She felt very small and exposed all of a sudden. The chill of his skin made her shiver, and she rolled off him, curled away so that her back was to him. Tears pricked at her eyes.

“Oh, Sarah…” A rustle, and the Doctor turned so that he was spooning her, his hands running gently up and down her arms, _petting_ her— _don’t think of it like that!_ He pressed a kiss to her temple, making shushing sounds. “Oh, Sarah, Sarah, _I_ don’t think those things. Don’t cry, there’s a good girl.”

“Maybe they’re right,” she said, trying to speak in her best objective journalist voice, trying not to sniffle. “Maybe you should just find a nice Time Lady and settle down with _her_ instead. Forget all about humans. I’m sure we can’t be worth the trouble.”

There was a pause, and then he—chuckled. The sod actually _chuckled_. “You get terribly irrational when you’re jealous, do you know that?”

“Oh, and I suppose Time Lords are incredibly logical and rational about everything, at all times!”

“Yes, actually,” he said, as though he had never realized it before. “Makes them dreadfully boring lovers, now that you mention it.”

She almost smiled, but she didn’t want to give in quite so easily, so she twisted a little, trying to wrench out of his grip. The Doctor retaliated by tickling her.

“Alright, alright,” she gasped between laughs, swatting away his hands as she rolled back to face him. “Maybe I was being a bit silly.”

“Very.” He grinned toothily, and tweaked her nose. “Very silly, and very sweet, and very human. And very wonderful.” His expression sobered. “It’s my fault; I should never have put you in this danger. I am a weak man. A weak, selfish old man.”

“Oi, I made a decision somewhere in there too,” Sarah protested. “I wanted this.” She paused, considered. Gave a cheeky smirk. “Suppose I’m a bit of a pervert as well, shagging an alien.” The smirk widened. “U.N.I.T. would probably have some pretty awkward questions for me if they ever found out what we get up to.”

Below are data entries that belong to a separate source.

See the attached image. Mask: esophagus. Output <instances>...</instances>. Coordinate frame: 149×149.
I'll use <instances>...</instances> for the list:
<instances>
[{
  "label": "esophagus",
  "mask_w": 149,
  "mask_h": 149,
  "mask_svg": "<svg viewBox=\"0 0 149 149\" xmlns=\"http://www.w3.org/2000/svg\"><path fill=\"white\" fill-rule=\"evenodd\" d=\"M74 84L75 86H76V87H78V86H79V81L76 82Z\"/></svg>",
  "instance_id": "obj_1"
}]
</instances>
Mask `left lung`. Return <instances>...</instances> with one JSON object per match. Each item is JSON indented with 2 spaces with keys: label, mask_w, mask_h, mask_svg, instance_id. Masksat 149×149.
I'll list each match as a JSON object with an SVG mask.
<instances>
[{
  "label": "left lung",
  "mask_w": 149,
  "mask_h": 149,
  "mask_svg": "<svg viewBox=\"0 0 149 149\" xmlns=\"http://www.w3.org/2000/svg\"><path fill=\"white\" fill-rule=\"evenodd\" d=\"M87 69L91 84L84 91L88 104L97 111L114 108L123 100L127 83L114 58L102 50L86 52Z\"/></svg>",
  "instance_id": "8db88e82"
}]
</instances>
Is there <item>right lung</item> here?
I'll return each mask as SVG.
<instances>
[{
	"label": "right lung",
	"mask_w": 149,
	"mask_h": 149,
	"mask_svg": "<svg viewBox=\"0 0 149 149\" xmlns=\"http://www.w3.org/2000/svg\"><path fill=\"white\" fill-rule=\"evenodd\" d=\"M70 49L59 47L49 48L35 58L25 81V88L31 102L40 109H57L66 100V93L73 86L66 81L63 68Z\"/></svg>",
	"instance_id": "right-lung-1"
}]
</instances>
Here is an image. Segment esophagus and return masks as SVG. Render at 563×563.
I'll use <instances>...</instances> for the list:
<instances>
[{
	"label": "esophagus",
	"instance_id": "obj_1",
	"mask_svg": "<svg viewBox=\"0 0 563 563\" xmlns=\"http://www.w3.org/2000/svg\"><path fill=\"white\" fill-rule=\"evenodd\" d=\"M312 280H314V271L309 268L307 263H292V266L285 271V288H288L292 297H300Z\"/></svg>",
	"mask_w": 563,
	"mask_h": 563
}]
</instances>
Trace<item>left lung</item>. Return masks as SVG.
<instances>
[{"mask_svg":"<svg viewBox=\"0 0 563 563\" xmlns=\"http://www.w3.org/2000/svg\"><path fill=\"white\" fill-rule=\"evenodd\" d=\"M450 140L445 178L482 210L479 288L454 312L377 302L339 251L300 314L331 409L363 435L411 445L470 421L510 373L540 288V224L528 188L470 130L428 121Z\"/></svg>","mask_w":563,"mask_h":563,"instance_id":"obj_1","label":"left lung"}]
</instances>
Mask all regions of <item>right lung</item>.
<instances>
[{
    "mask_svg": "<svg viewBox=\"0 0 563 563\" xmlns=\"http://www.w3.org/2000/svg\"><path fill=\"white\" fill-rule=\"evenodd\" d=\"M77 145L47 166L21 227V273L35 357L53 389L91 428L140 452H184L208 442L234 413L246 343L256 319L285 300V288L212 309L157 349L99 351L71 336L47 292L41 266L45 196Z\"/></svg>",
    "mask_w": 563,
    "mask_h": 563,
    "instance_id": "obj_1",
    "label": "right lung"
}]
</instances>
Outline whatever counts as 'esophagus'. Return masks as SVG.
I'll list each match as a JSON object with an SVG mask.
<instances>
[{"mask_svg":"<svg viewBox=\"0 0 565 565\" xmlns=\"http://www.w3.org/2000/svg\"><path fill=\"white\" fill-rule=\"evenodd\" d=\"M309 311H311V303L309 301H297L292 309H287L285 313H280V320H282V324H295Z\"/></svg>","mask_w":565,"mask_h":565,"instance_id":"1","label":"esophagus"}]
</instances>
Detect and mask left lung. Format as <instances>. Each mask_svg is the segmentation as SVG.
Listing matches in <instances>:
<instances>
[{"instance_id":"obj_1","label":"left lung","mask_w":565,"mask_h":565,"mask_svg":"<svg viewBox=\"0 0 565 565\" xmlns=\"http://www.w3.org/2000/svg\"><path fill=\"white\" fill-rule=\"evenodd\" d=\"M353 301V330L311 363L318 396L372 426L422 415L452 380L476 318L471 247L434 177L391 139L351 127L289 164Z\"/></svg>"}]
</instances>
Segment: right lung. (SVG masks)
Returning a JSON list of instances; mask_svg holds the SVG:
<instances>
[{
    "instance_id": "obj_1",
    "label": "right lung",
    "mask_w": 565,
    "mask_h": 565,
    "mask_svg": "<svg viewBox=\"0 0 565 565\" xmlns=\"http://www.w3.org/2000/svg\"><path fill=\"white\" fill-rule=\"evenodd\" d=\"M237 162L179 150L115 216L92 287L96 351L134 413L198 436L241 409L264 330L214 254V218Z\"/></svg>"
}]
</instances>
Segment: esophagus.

“I can see the Brigadier’s face now,” the Doctor said with a smile like sin itself. “For the sake of his blood pressure, we must make a solemn vow to never let him know.”

“Unless we’re extremely bored,” Sarah promised, “and in desperate need of entertainment.” And they both laughed, and Sarah let him pull her to him and cuddle her again.

“It may change someday,” the Doctor said softly into her ear. “But change comes slow on Gallifrey. Those fools on the High Council don’t consider anyone outside the Citadel to be truly sentient, even other Gallifreyans. Change may come, but I fear too late for us. For me to give you everything you deserve.”

Sarah pillowed her head against his chest. He smelled like dandelions and sweat and crisply antiseptic soap, and his arms were strong around her. “This is enough.” She paused, uncertain if she wanted to hear the answer to the next question bubbling inside her, but she was at heart always a journalist; she couldn’t not ask it.

“How much…the reason you fancy me, how much is that because I’m human?”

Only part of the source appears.